Today, “London Homesick Blues” endures as a Texas standard; watch Brenda Greene Mitchell’s and Sam Wainwright Douglas’s 2016 documentary “Honky Tonk Heaven: The Legend of the Broken Spoke” to see Nunn — kerchief hugging his neck, purple sunglasses tinting his face—share the song from the Spoke’s world-famous, low-ceilinged stage. Also, watch the film for the interviews — James Hand, soft-spoken and sincere, seems to tear up, and Joe Nick Patoski offers raw, tender takes. Particularly, though, look for Walker, near the beginning — three or so minutes in — who describes the Austin joint as “a neighborhood place that feels down home and comfortable, and like an old slipper.” Anytime I’m searching for a metaphor, I hear that line in my head. “An old slipper” — elegant but not pretentious, treasured yet not maudlin. Warm. Familiar. Home.

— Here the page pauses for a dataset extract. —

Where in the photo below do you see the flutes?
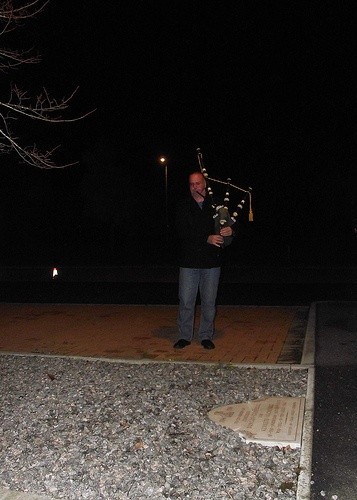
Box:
[194,147,256,258]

“Sangria Wine” is a drinking song. (Whoa-oh-oh-oh-oh I love sangria wine!) Hell, it’s even a recipe.

Start with some wine

Get some apples and brandy and sugar just fine

Old friends always show up on time

That’s why you add sparkling burgundy wine

Really, though, “Sangria Wine” is about hanging out. So, on Saturday, when I learned Walker had died, I turned off the football game, unsheathed “¡Viva Terlingua!” and slipped away to Luckenbach for a bit. I thought about all the people out there who were doing the same. And I toasted old friends — Jerry Jeff, an adopted Texan; Fred, a native son — who’ve taken me to places I might never have gone. Here’s to y’all, and to you, and to all of us tripping some more real soon.

Wade Livingston is an occasional freelance writer based in Savannah, Georgia. He’s previously worked as a reporter at the Island Packet and Beaufort Gazette (Bluffton, South Carolina), the Charleston (West Virginia) Gazette-Mail and the Columbia Missourian.